Yassin’s focus on Islamization at the expense of resistance to Israel’s occupation created “significant resentment” in Palestinian circles. Consequently, a splinter group, Islamic Jihad, defected in 1981 to confront Israel. In the meantime, however, Yassin and his associates were secretly stockpiling weapons in anticipation of a rebellion.

Sheikh Ahmad Yassin

Officially launched in January 1988 as the Islamic Resistance Movement, Hamas issued its first charter several months later in which it called for the formation of an Islamic state in all of historic Palestine. Baconi concedes that Hamas’ covenant was replete with antisemitic references. As it was unveiled, the PLO, its competitor, transitioned into a diplomatic track focused on achieving Palestinian statehood in 22 percent of  Palestine.

..........

_Task list_
(1) In the passage on Hamas's origins, in what year did the splinter group Islamic Jihad defect to confront Israel?
(2) Repeat the Hamas passage starting with "Sheikh Ahmad Yassin" and going on through "percent of  Palestine.".
None of these lines are needed.

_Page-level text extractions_
..........

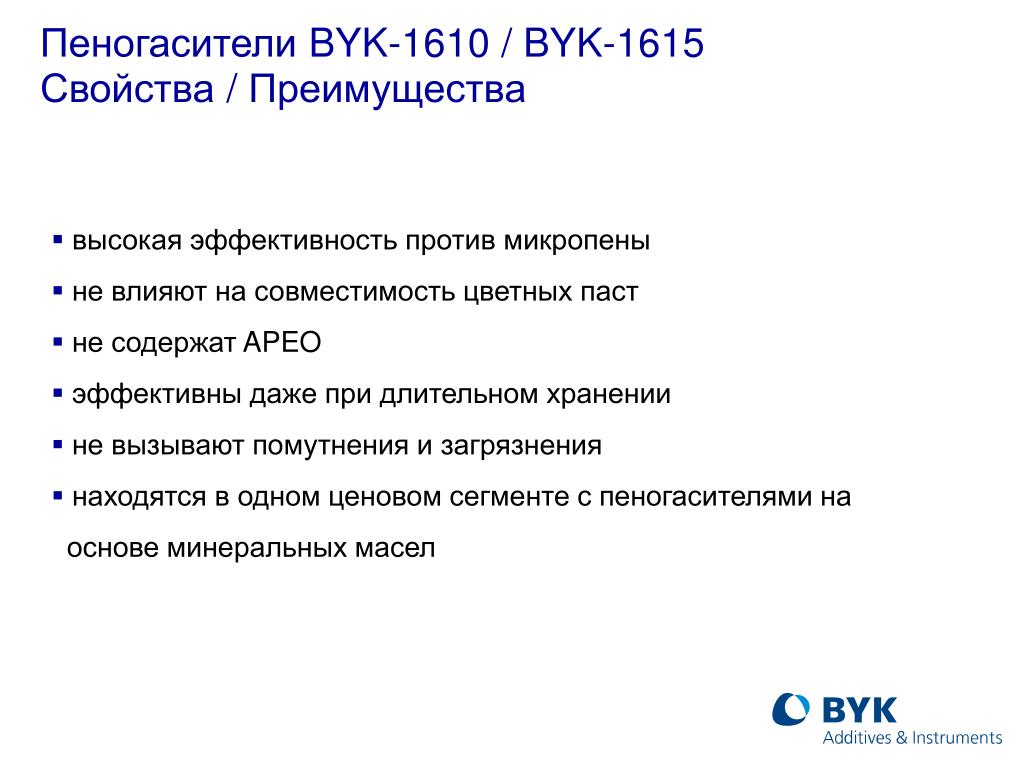 Пеногасители BYK-1610 / BYK-1615
Свойства / Преимущества

▪ высокая эффективность против микропены
▪ не влияют на совместимость цветных паст
▪ не содержат APEO
▪ эффективны даже при длительном хранении
▪ не вызывают помутнения и загрязнения
▪ находятся в одном ценовом сегменте с пеногасителями на основе минеральных масел

BYK
Additives & Instruments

..........

_Per-task answers_
(1) 1981

(2)
Sheikh Ahmad Yassin

Officially launched in January 1988 as the Islamic Resistance Movement, Hamas issued its first charter several months later in which it called for the formation of an Islamic state in all of historic Palestine. Baconi concedes that Hamas’ covenant was replete with antisemitic references. As it was unveiled, the PLO, its competitor, transitioned into a diplomatic track focused on achieving Palestinian statehood in 22 percent of  Palestine.